The item was listed for sale by an eBay user known as milkmen25 with the price of $16.99.
Credit: The Jacksonville Sheriff's Office
This is the Jacksonville Sheriff's Office wallet badge holder that internal affairs investigators said Sgt. Richard Vercruysse auctioned on eBay for $16.99.

A sergeant with the Jacksonville Sheriff’s Office avoided prosecution for theft but was suspended for 45 days after an internal investigation found that he was selling police-issued work gear on eBay.

Richard E. Vercruysse profited $60.50 in the sale of a gun belt, a double magazine holder and a badge wallet with the Jacksonville Sheriff’s Office insignia on it, according to an internal affairs report released this week. As is protocol, the items were given to him to use for his job and were expected to be returned should he retire or resign.

The sergeant, whose salary wasn’t made readily available, was still paid during the suspension because he used 45 days of earned or banked time off, a sheriff’s spokeswoman said. The investigation found the cost to the Sheriff’s Office of the items sold was roughly the same amount as Vercruysse made in the sales.

The internal affairs probe began in August and was wrapped up in early February, though the report was just made public to The Times-Union after requesting it over a month ago.

Vercruysse admitted to investigators that selling the items was a dumb move and considered theft, according to the report. He also made several inconsistent statements.

The report said there was probable cause for a criminal charge of petty theft — a second-degree misdemeanor — but that after reviewing the matter with an assistant state attorney, it was determined “that the case did not meet the threshold for criminal prosecution.”

Local attorney John Phillips said the decision to not charge the sergeant was a double standard.

“There’s a different set of standards where they can cheat and commit minor violations and get off,” Phillips said. ”... Should this officer be thrown in jail for selling things on eBay? No, but you’ve got to make things fair.”

Initially, Sheriff’s Office Director Tom Hackney contacted the office’s Integrity/Special Investigations Unit and reported that an unknown individual was selling Sheriff’s Office equipment on eBay. Hackney provided a hyperlink featuring the badge wallet. The item was listed for sale by an eBay user known as milkmen25 with the price of $16.99. 

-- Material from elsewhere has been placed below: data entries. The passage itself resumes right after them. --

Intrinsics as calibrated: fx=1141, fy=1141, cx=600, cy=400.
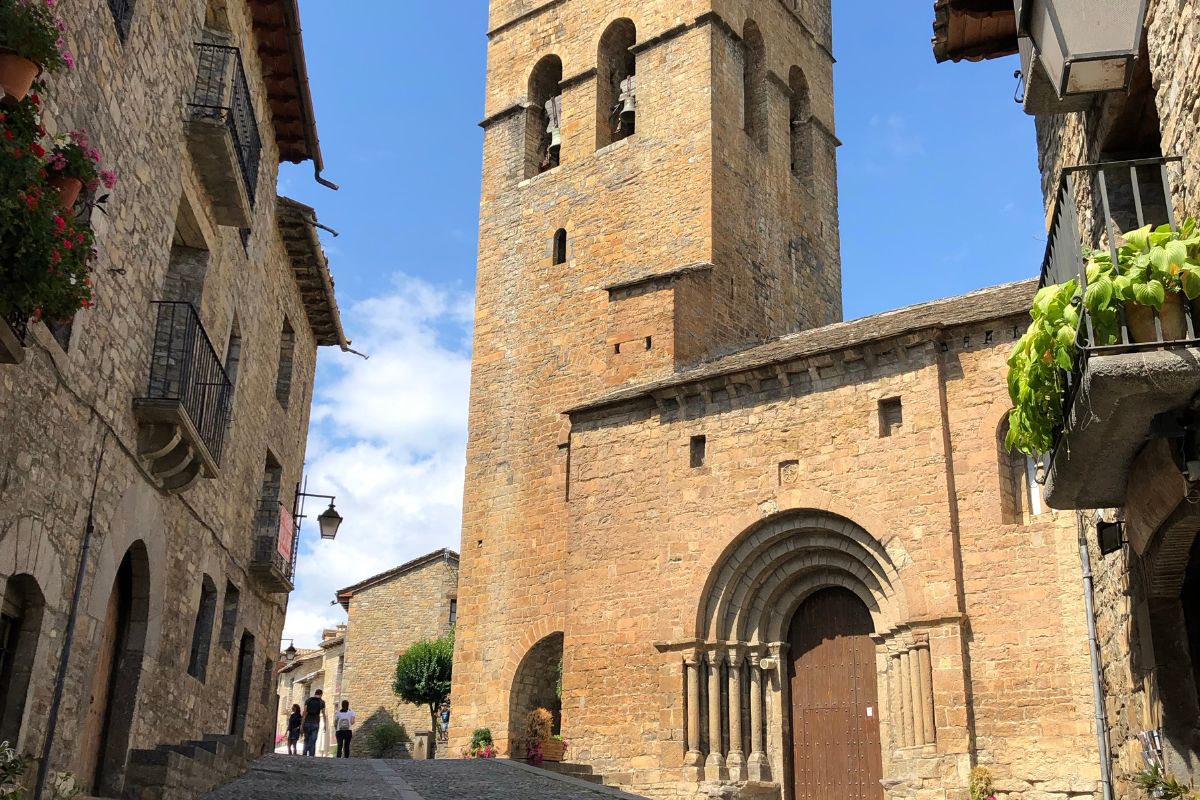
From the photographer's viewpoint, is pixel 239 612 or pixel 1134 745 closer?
pixel 1134 745

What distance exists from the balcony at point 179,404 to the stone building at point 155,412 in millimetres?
22

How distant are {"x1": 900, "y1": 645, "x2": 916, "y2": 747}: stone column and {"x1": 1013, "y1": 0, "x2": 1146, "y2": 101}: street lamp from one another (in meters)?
9.58

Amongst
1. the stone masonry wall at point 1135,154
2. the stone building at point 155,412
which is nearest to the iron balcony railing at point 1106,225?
the stone masonry wall at point 1135,154

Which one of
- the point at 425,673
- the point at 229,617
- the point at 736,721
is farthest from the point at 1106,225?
the point at 425,673

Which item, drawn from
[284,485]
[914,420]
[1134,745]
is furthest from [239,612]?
[1134,745]

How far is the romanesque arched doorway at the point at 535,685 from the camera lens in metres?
20.4

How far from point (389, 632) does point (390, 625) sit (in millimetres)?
214

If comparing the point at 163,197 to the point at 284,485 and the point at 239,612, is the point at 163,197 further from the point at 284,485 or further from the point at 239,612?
the point at 284,485

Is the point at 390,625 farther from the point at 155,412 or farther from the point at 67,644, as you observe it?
the point at 67,644

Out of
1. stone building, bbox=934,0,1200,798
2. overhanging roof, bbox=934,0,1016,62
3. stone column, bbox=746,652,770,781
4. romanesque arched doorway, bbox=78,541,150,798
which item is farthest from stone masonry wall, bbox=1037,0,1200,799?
stone column, bbox=746,652,770,781

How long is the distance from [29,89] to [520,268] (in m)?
18.5

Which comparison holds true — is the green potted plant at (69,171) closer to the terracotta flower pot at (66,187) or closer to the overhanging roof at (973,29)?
the terracotta flower pot at (66,187)

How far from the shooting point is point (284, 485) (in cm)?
1650

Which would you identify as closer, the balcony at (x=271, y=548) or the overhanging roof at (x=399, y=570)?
the balcony at (x=271, y=548)
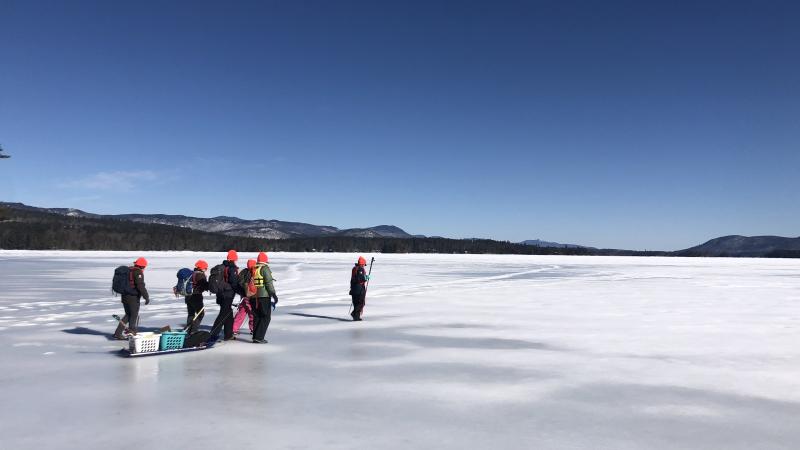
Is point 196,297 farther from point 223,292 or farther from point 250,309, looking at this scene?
point 250,309

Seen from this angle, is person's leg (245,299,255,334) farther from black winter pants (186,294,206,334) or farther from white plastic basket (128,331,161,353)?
white plastic basket (128,331,161,353)

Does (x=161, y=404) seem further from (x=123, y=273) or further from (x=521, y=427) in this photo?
(x=123, y=273)

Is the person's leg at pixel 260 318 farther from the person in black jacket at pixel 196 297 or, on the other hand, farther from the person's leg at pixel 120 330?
the person's leg at pixel 120 330

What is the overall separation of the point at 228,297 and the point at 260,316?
0.65m

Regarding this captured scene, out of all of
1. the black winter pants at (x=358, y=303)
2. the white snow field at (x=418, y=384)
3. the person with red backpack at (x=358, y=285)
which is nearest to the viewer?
the white snow field at (x=418, y=384)

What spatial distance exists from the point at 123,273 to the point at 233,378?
396cm

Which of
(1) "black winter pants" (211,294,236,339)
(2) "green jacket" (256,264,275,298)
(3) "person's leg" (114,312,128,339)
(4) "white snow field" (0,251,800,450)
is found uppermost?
(2) "green jacket" (256,264,275,298)

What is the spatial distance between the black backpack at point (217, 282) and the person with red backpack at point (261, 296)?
55 cm

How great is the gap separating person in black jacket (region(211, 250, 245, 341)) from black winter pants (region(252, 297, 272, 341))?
1.32 ft

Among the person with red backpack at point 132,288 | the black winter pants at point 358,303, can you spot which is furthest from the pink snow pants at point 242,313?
the black winter pants at point 358,303

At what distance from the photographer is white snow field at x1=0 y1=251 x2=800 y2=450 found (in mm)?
5379

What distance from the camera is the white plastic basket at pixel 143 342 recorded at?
8984 mm

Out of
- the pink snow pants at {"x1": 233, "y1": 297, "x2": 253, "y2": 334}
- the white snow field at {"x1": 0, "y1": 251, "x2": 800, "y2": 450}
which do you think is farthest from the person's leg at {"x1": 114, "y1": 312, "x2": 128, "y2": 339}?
the pink snow pants at {"x1": 233, "y1": 297, "x2": 253, "y2": 334}

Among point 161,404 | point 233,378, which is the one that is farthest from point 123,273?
point 161,404
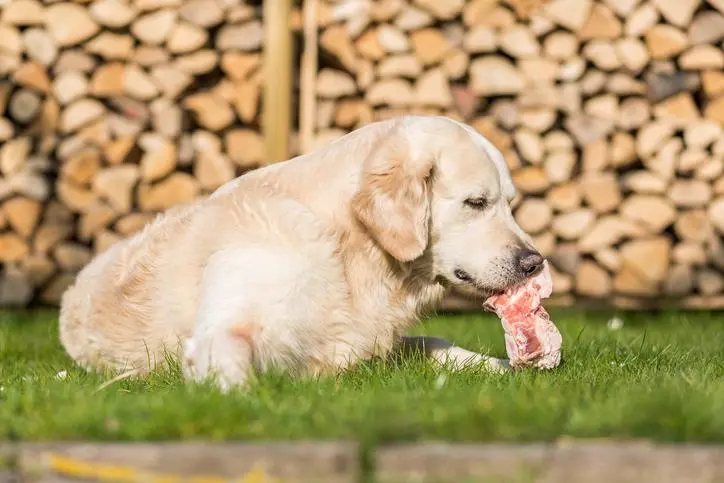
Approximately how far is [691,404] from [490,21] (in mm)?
4848

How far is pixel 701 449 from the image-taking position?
220 centimetres

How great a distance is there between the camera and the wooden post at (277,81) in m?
6.83

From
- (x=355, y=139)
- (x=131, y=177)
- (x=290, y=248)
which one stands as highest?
(x=355, y=139)

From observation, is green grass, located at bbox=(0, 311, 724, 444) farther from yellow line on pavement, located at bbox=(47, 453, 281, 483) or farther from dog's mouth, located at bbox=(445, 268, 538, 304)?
dog's mouth, located at bbox=(445, 268, 538, 304)

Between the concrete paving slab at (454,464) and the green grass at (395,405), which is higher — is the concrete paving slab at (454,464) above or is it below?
above

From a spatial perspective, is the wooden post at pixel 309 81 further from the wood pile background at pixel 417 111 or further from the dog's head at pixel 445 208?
the dog's head at pixel 445 208

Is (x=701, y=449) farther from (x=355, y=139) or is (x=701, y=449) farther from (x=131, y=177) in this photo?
(x=131, y=177)

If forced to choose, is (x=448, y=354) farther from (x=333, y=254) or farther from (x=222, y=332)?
(x=222, y=332)

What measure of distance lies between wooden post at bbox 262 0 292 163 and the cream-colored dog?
312 centimetres

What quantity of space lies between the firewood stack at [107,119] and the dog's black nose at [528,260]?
12.0ft

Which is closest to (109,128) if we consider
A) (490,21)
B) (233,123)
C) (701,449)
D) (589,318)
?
(233,123)

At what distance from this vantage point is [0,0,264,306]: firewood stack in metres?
6.86

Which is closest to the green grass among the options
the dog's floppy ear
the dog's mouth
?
the dog's mouth

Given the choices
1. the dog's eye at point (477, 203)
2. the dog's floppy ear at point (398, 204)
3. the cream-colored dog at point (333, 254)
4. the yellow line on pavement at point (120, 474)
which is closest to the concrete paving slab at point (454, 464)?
the yellow line on pavement at point (120, 474)
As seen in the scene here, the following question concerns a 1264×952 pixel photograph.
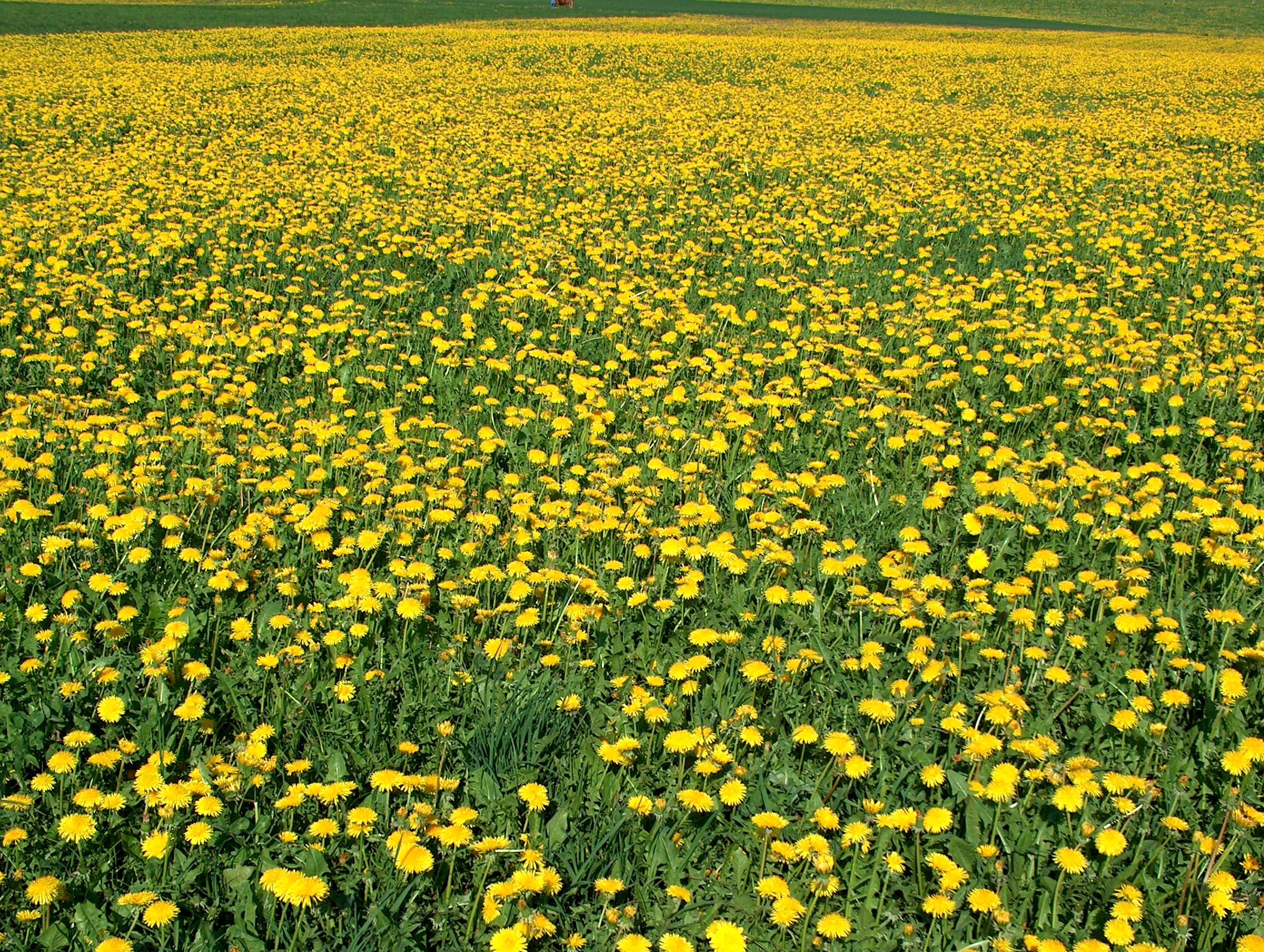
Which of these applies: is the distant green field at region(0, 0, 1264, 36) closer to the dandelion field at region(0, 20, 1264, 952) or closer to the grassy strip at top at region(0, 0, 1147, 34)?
the grassy strip at top at region(0, 0, 1147, 34)

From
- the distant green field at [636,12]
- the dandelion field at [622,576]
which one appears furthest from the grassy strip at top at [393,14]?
the dandelion field at [622,576]

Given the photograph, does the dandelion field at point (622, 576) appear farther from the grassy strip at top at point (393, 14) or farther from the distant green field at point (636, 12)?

Investigators contacted eBay and discovered the seller was Vercruysse. They then discovered that milkmen25 had been selling other agency gear and listing them as Jacksonville Sheriff’s Office items. The email linked to milkmen25′s eBay account was Vercruysse’s work email address. Investigators tapped into his account and found that of the 10,038 email correspondences during a five-month period in 2018, 338 of them were eBay related.

The probe concluded that Vercruysse acted in a manner that was unbecoming conduct; that he failed to be wholly candid; he misused computer software and was in the commission of supporting criminal acts.

This is not the first time the 15-year employee with the Sheriff’s Office has had his actions and character come into question. In the decade and a half, there have been 14 citizen or in-house complaints leveled against Vercruysse and most of them have been upheld, his employment records show.

The sustained unbecoming conduct citation is Vercruysse’s third. The sustained failure to be wholly candid discipline is his second and the sustained misuse of a computer also is his second. As a result, Vercruysse has had counseling, written reprimands and another suspension.